ちょっと、こちらの条文を詳しく見てみましょう。

 

 出願公開されると自分のところの技術が

他社にわかってしまうのに、なんで自分で

そんなことをする必要があるんだ?と、

不思議ですね。

 

 またまた不思議ちゃんなので、調べて

みましょう。

 

 調べるのは、平成11年改正工業所有権

法の解説というものです。(通称「青本」にも

書かれていますが、改正本のほうが詳しい

です)

 

 実は、「原則」、出願公開後に、出願した発明を

実施している人を見つけたら、「やめろよな!」

と言えるんですね。

 

 やめろよな!と言ったのに、まだしつこく実施

していたら、登録した後で、「同情するなら金を

くれ!」ということができるんですね。

(うそです。 実施料相当額を請求することが

できます)

 

 ということなんで、出願公開前に誰かが自分の

発明を実施していたり、実施しようとしているのを

察知した場合など、いち早く出願公開をしてもら

えれば、「やめろ、やめろー」ということができる

わけです。

 

 また原則と書いたのは、他の場合もあるわけで、

長くなるので、この説明は省略します。

 

 それではその道のバイブル、「特許法概説」

にはどんなことが書かれているかというと、

残念ながらこちらには、これらの説明はありま

せん。

 

 というのは、特許法概説というのは、吉藤

幸朔先生という特許庁出身の偉い大先生が

書いた書籍ですが、お亡くなりになられてから、

熊谷健一先生というこちらも偉い大先生が

しこしこ改定をされていたのですが、1998年の

第13版を最後に、改定されていません。 

 

 飽きてしまったんでしょうか?

(こちらも、うそです。 お忙しいんでしょうね。
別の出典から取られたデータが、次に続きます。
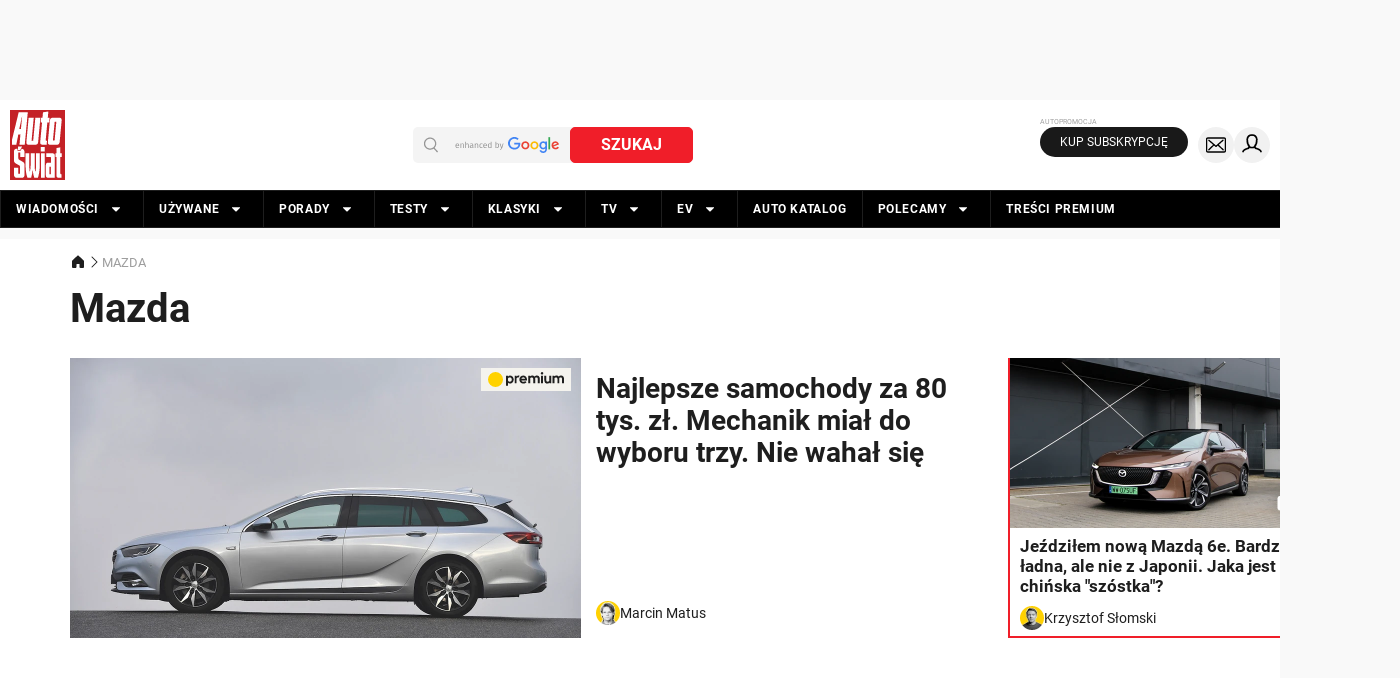

--- FILE ---
content_type: application/javascript; charset=utf-8
request_url: https://fundingchoicesmessages.google.com/f/AGSKWxVkN21SXVux0ziG9548Bq3uZ6O4DaiC-77yC-tnaUFKuXQ3Sw-FYRpPu6USEKfDfIMHImSHthTzAPlO4frLA99YHqoYH_mIBQ4zcN98lpRfq2eqzoFWzS6uYjmCI0cxSPt-l580SA==?fccs=W251bGwsbnVsbCxudWxsLG51bGwsbnVsbCxudWxsLFsxNzY5NjIyNDMyLDM3ODAwMDAwMF0sbnVsbCxudWxsLG51bGwsW251bGwsWzcsNl0sbnVsbCxudWxsLG51bGwsbnVsbCxudWxsLG51bGwsbnVsbCxudWxsLG51bGwsM10sImh0dHBzOi8vd3d3LmF1dG8tc3dpYXQucGwvbWF6ZGEiLG51bGwsW1s4LCJvMVpRSzlJWHhXTSJdLFs5LCJlbi1VUyJdLFsxNiwiWzEsMSwxXSJdLFsxOSwiMiJdLFsxNywiWzBdIl0sWzI0LCIiXSxbMjksImZhbHNlIl1dXQ
body_size: 124
content:
if (typeof __googlefc.fcKernelManager.run === 'function') {"use strict";this.default_ContributorServingResponseClientJs=this.default_ContributorServingResponseClientJs||{};(function(_){var window=this;
try{
var qp=function(a){this.A=_.t(a)};_.u(qp,_.J);var rp=function(a){this.A=_.t(a)};_.u(rp,_.J);rp.prototype.getWhitelistStatus=function(){return _.F(this,2)};var sp=function(a){this.A=_.t(a)};_.u(sp,_.J);var tp=_.ed(sp),up=function(a,b,c){this.B=a;this.j=_.A(b,qp,1);this.l=_.A(b,_.Pk,3);this.F=_.A(b,rp,4);a=this.B.location.hostname;this.D=_.Fg(this.j,2)&&_.O(this.j,2)!==""?_.O(this.j,2):a;a=new _.Qg(_.Qk(this.l));this.C=new _.dh(_.q.document,this.D,a);this.console=null;this.o=new _.mp(this.B,c,a)};
up.prototype.run=function(){if(_.O(this.j,3)){var a=this.C,b=_.O(this.j,3),c=_.fh(a),d=new _.Wg;b=_.hg(d,1,b);c=_.C(c,1,b);_.jh(a,c)}else _.gh(this.C,"FCNEC");_.op(this.o,_.A(this.l,_.De,1),this.l.getDefaultConsentRevocationText(),this.l.getDefaultConsentRevocationCloseText(),this.l.getDefaultConsentRevocationAttestationText(),this.D);_.pp(this.o,_.F(this.F,1),this.F.getWhitelistStatus());var e;a=(e=this.B.googlefc)==null?void 0:e.__executeManualDeployment;a!==void 0&&typeof a==="function"&&_.To(this.o.G,
"manualDeploymentApi")};var vp=function(){};vp.prototype.run=function(a,b,c){var d;return _.v(function(e){d=tp(b);(new up(a,d,c)).run();return e.return({})})};_.Tk(7,new vp);
}catch(e){_._DumpException(e)}
}).call(this,this.default_ContributorServingResponseClientJs);
// Google Inc.

//# sourceURL=/_/mss/boq-content-ads-contributor/_/js/k=boq-content-ads-contributor.ContributorServingResponseClientJs.en_US.o1ZQK9IXxWM.es5.O/d=1/exm=ad_blocking_detection_executable,kernel_loader,loader_js_executable/ed=1/rs=AJlcJMzkWD0vxt1gVcfmiBA6nHi7pe9_aQ/m=cookie_refresh_executable
__googlefc.fcKernelManager.run('\x5b\x5b\x5b7,\x22\x5b\x5bnull,\\\x22auto-swiat.pl\\\x22,\\\x22AKsRol_bWUTECze4scSysmze6ms9deCngXNVKZt5vigXP8UVtfeuLRQ9wQOqcPt7Q9WUIdB6UldZV42_W37LxUKmWYsmz4qzbgBbJIH0Bkhj-y-MtJBI6bpZlWhZ-iNEW1F95JuUuUxNHg27gkKy7FNb7G1I6xAV4Q\\\\u003d\\\\u003d\\\x22\x5d,null,\x5b\x5bnull,null,null,\\\x22https:\/\/fundingchoicesmessages.google.com\/f\/AGSKWxVLGrBUxZYNSTA_pEBs_uE-YnzIdzPAhI2ncEnTwRmT86wQvRcYJCZz7G6nuf8-6B1rlJXMQgzRyzxBEbbysJ4krXHZCuEmgY_KrHQ21VN-GDYlwzb3G-GP65QpLpQlIqETjNmMAA\\\\u003d\\\\u003d\\\x22\x5d,null,null,\x5bnull,null,null,\\\x22https:\/\/fundingchoicesmessages.google.com\/el\/AGSKWxXr7tvHcgA0PKezxmRtr_i0Ouhk__ob3-sgfe1e1Z-8yx9yRNYjKJAuXnFJVEY8fkOEMvUNX12Rgp69zRVFHsHL2Ck5T2nqD3J7JLnTJSzNypakrGg81px8O5-9EtZW8dxFa-TCeg\\\\u003d\\\\u003d\\\x22\x5d,null,\x5bnull,\x5b7,6\x5d,null,null,null,null,null,null,null,null,null,3\x5d\x5d,\x5b2,1\x5d\x5d\x22\x5d\x5d,\x5bnull,null,null,\x22https:\/\/fundingchoicesmessages.google.com\/f\/AGSKWxUfna6fqrexBHahxx6Fp307qlMUgY539x05_RYt4hMPyfZOlTLOHlMAMRiN7uPvJusBRVYGh0xcXvbLyS0iFX-sQq0b62L0Lz_CzRi89gsthskZzRwVEf7E5CCjBvFS4S-LprEjLg\\u003d\\u003d\x22\x5d\x5d');}

--- FILE ---
content_type: application/javascript; charset=utf-8
request_url: https://fundingchoicesmessages.google.com/f/AGSKWxVorBuuNGAxvNxQM5-nxMTbVNgco9KWrBvEMO2q3JzCZ_2CU9GygOdVgEa8GM4IHOO27d4OiQb0U2C9-Cz2HPY9m6ZjuR4s1Slu9SzBGa_5Kn6Lgz9z2NQv3Ck_Mi0mF1Ul1l58ltj0UdJyKCyKMcV_kabz6DQjBuEd6A1u6FE3W92EGsFZ9n5EwfDP/_/ads/welcomescreen.-adbanner./ad300f.&ad_slot=/popu.js
body_size: -1284
content:
window['a47e1da5-9175-4960-8ce3-c52866d48193'] = true;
)

 

 この出願公開請求制度というのができた

のが、1999年なので、上記バイブル?には

説明がないわけです。

 

 尚、この書籍は、現在、本屋さんにありません

ので、必要な場合にはオンデマンドで、直接

出版社(有斐閣)に申し込むことになります)

 

 尚、中山信弘先生という当代一?の権威

の大先生が書かれた特許法という書籍にも

説明がありませんでした。

 

 ところで、64条の2の2項というところ

には、「特別に許してやってんだから、出願

公開請求の取り下げなんて許さねーぞ」とも

書かれていますので、公開請求をするときには

十分注意しましょう。

 

 バブルガムブラザース?を書く予定が、書けま

せんでした。

 

 次回、書くことに致しましょう。